O método de Agamben pode ser considerado um momento crítico-negativo do discurso jurídico na democracia liberal, versando sobre a estrutura de produção de discursos e as relações de poder que a informam.
 
O que Agamben (2004, p. 98) coloca como o além-do-direito, inspirado em Kafka, é importantíssimo para se ter a noção do além-do-método, já exigida por Bourdieu (2005, p.244) : ir além da forma metodológica e romper com o cumprimento dos procedimentos é a superação do utilitarismo jurídico, do uso do direito a fins egoístas e interesseiros, rompendo com as barreiras do individualismo jurídico e da “jurisprudência dos interesses” que serviu de base metódica à teoria pura de Kelsen e ao positivismo novecentista. Asserta Agamben :
 
[…] O que se encontra depois do direito não é um valor de uso mais próprio e original e que precederia o direito, mas um novo uso, que só nasce depois dele. Também o uso, que se contaminou com o direito, deve ser libertado de seu próprio valor. Essa libertação é a tarefa do estudo, ou do jogo. E esse jogo estudioso é a passagem que permite ter acesso àquela justiça que um fragmento póstumo de Benjamin define como um estado do mundo em que este aparece como um bem absolutamente não passível de ser apropriado ou submetido à ordem jurídica (Benjamin, 1992, p.41). (AGAMBEN, 2004, p.98) 
 
Uma meta-metodologia que implique a reconstrução da norma de um ponto de vista provocativo das estruturas conservadoras, desconstrutor de instituições de dominação e profanador do ethos saturado do mecanicismo e utilitarismo jurídicos do sistema capitalista. Afinal, a questão da interpretação do direito resume principalmente em qual paradigma metodológico se vai orientar a interpretação, como alerta Larenz (1997, p.520).
 
4.      Conclusão
 
Dessa forma, a ultrapassagem do Estado de Exceção remete a uma tomada de posição ‘genial’ (no sentido agambeniano) sobre o direito: além da forma, além dos procedimentos, agir com uma coragem estética de provocar e profanar as estruturas, mostrando a relatividade e limitação dos métodos, estatuindo a crítica das ‘instâncias estruturadas’ de produção do discurso jurídico (BOURDIEU, 2005, p.244). Proclama Agamben com confiança no futuro:
 
Um dia, a humanidade brincará com o direito, como as crianças brincam com os objetos fora de uso, não para devolvê-los a seu uso canônico e, sim, para libertá-los definitivamente dele. (AGAMBEN, 2004, p. 98).
 
 
Newton De Oliveira Lima[1]
 
 
 
Referências
 
AGAMBEN, G. 2006. A linguagem e a morte – um seminário sobre o lugar da negatividade. Tradução de Henrique Burigo. Belo Horizonte, Ufmg, 165 p.
____. 2004. Estado de Exceção. Tradução de Iraci D. Poleti. São Paulo, Boitempo, 142 p.  
____. 2007. Homo Sacer – o poder soberano e a vida nua. Tradução de Henrique Burigo. Belo Horizonte, Ufmg, 202 p.

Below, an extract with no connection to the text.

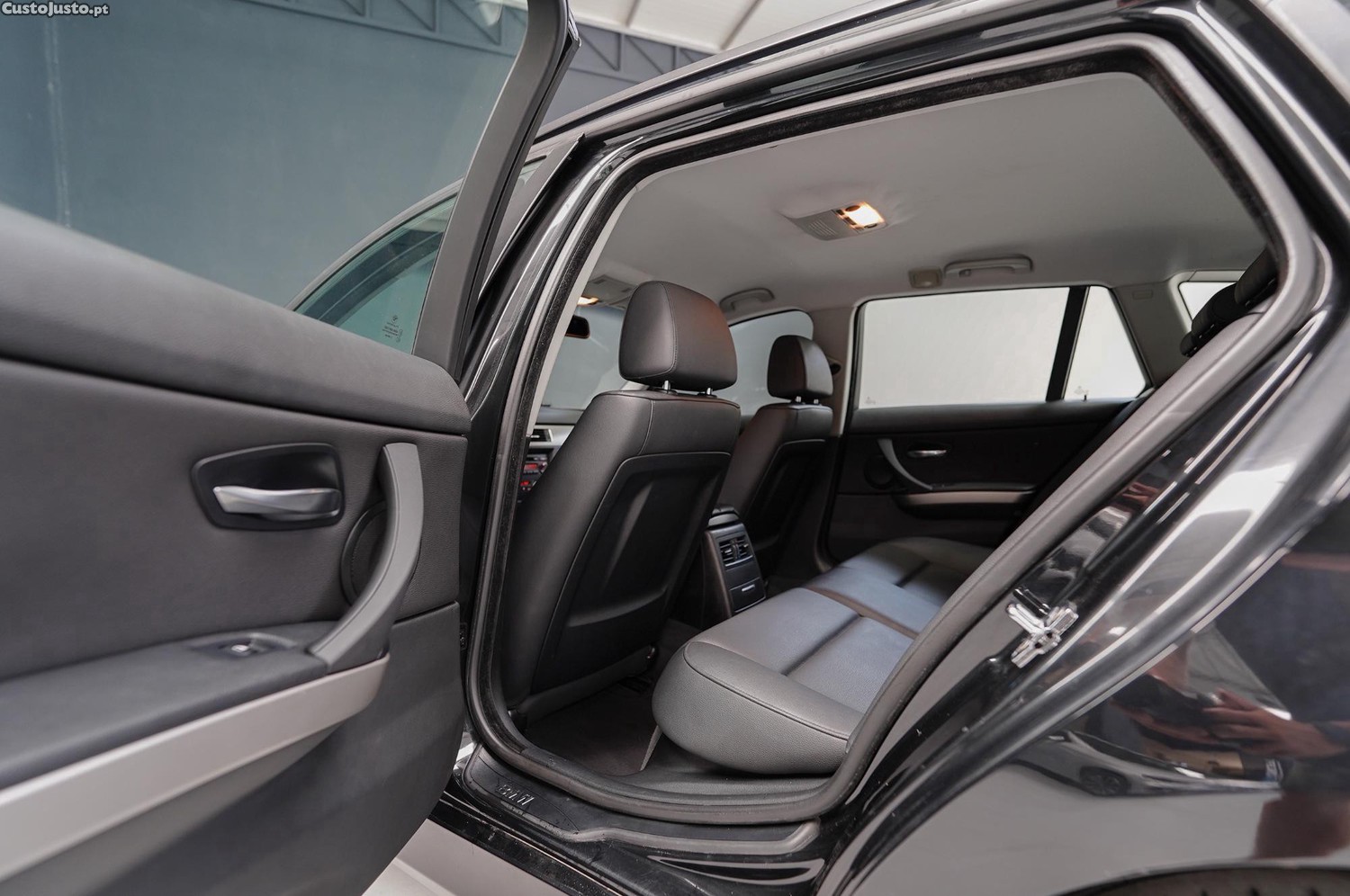 BMW 320 E91 — fotografia 6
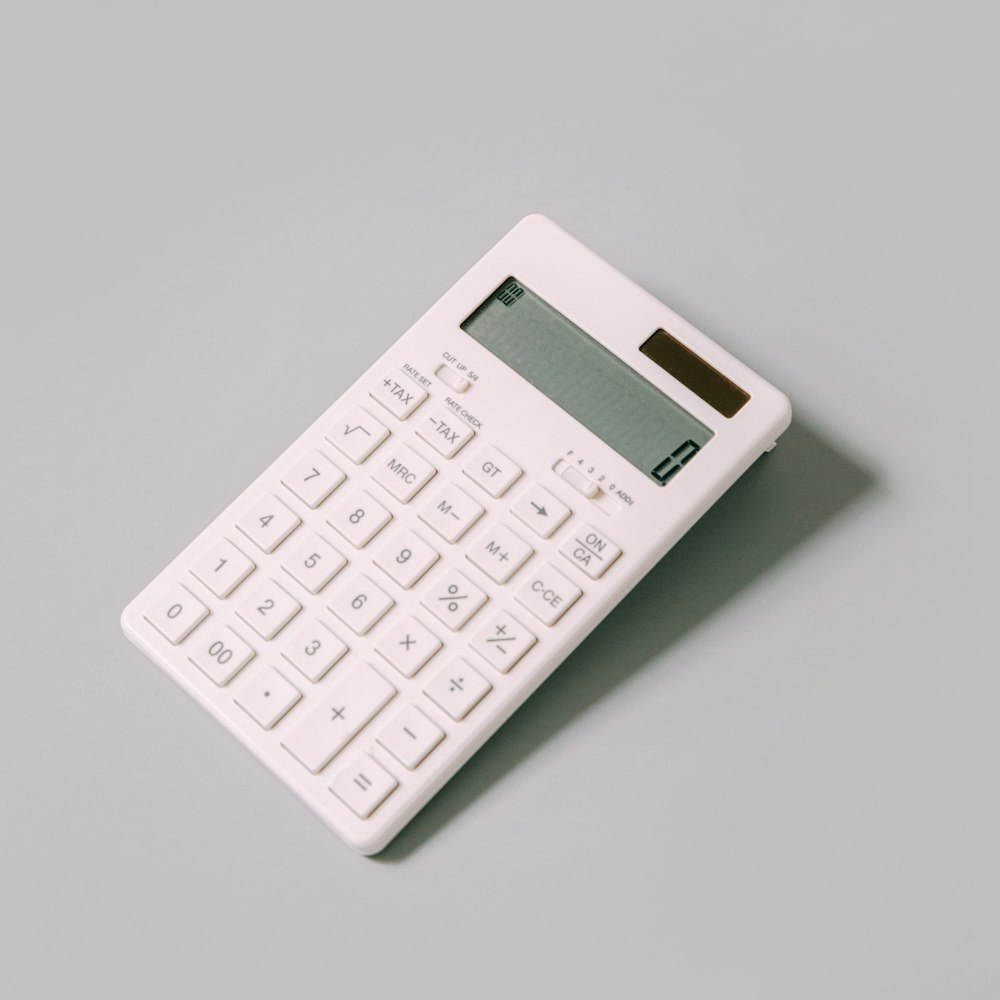 calculatrice blanche sur table blanche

____. Profanações. 2007a. Tradução de Selvino Assmann. São Paulo, Boitempo, 95 p.
BOURDIEU, P.2005. O Poder Simbólico. 8. ed. Tradução de Fernando Tomaz. Rio de Janeiro, Bertrand Brasil, 311 p.
LARENZ, K. 1997. Metodologia da Ciência do Direito. 3. ed. Tradução de José Lamego. Lisboa, Calouste-Gulbenkian, 722 p.
 


[1] Professor de Hermenêutica Jurídica e de Sociologia do Direito da UFRN. Bolsista da CAPES. Mestrando em Direito Constitucional da UFRN.